Instrucciones de la tarea => Reproduzca fielmente el pasaje del texto sobre Alain Guiraudie que va desde "Reporte Ficvaldivia (2): Alain" hasta "argentino Claudio Caldini.", ambos incluidos.

Texto de estudio =>

-------------------------

Reporte Ficvaldivia (2): Alain Guiraudie, El peso de la carne #ficvaldivia
Dentro de la excelente programación paralela a la competencia que se mostró en el festival, el foco dedicado a Alain Guiraudi fue con mucho el gran descubrimiento de esta edición. Sin duda su triunfo con L’inconnu du lac en la sección Una Cierta Mirada en el reciente Festival de Cannes le dio la suficiente notoriedad internacional y por eso fue más que oportuno el foco que el FICV le dedicó junto a los del israelí Avi Mograbi y del argentino Claudio Caldini.
Cineasta con gran soltura narrativa y un oído excepcional para los diálogos Guiraudie tiene a cuestas cerca de una docena de trabajos en corto y largometraje desde su debut en 1990 y aunque por edad está más próximo a cineastas como François Ozon o Jacques Audiard, el naturalismo de su puesta en escena y su predilección por los paisajes rurales lo acercan más a ciertos momentos de Rohmer.
En un texto anterior sobre el FICV ya había hablado de Pas de repos pour les braves (2003), el primer filme de Guiraudie que pude ver en el festival y que me pareció muy cercano a la narrativa de Boris Vian, por lo menos en la irremediable progresión del filme hacia el absurdo. Le roi de L’evasion (2009) confirmó esa sospecha en un relato tan imposible como fascinante sobre la pasión desbocada que un vendedor de maquinaria agrícola, cuarentón y homosexual, siente por una adolescente con quien acabará fugándose e ingresando al centro de una intriga que involucra a la policía y a una red que trafica una raíz con poderosas propiedades afrodisíacas.
El filme articula elementos que ya son característicos de su obra como la progresión sorpresiva del relato, su debilidad por la comedia, la dimensión abiertamente literaria de su puesta en escena y la relajada espontaneidad de su dramaturgia. Pero también da cuenta clara de la posición respecto de la identidad homosexual. En este punto, su imaginería del mundo gay está lejos de cualquier otra que haya mostrado el cine anteriormente, dentro y fuera de Hollywood. Esa naturalidad lo sitúa más allá de cualquier posición militante al respecto, vínculo que el mismo director recalcó en sus presentaciones al decir que sus películas “hablan de amor y soledad”.

-------------------------

Datos =>

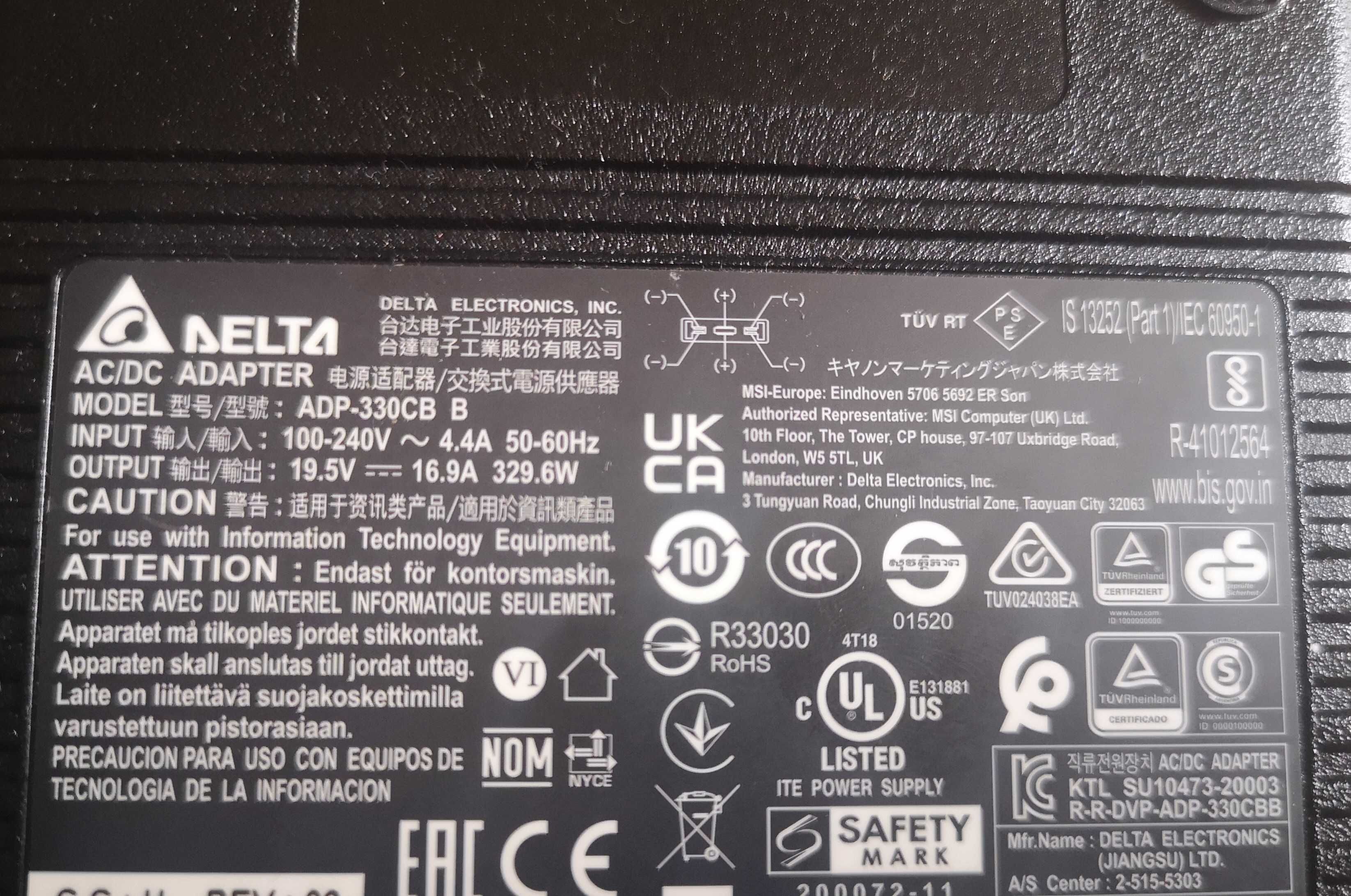 Laptop MSI VECTOR 16" i9 13950HX GP68HX RTX 4080 12 GB 32 GB RAM 3TB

-------------------------

Respuesta =>
Reporte Ficvaldivia (2): Alain Guiraudie, El peso de la carne #ficvaldivia
Dentro de la excelente programación paralela a la competencia que se mostró en el festival, el foco dedicado a Alain Guiraudi fue con mucho el gran descubrimiento de esta edición. Sin duda su triunfo con L’inconnu du lac en la sección Una Cierta Mirada en el reciente Festival de Cannes le dio la suficiente notoriedad internacional y por eso fue más que oportuno el foco que el FICV le dedicó junto a los del israelí Avi Mograbi y del argentino Claudio Caldini.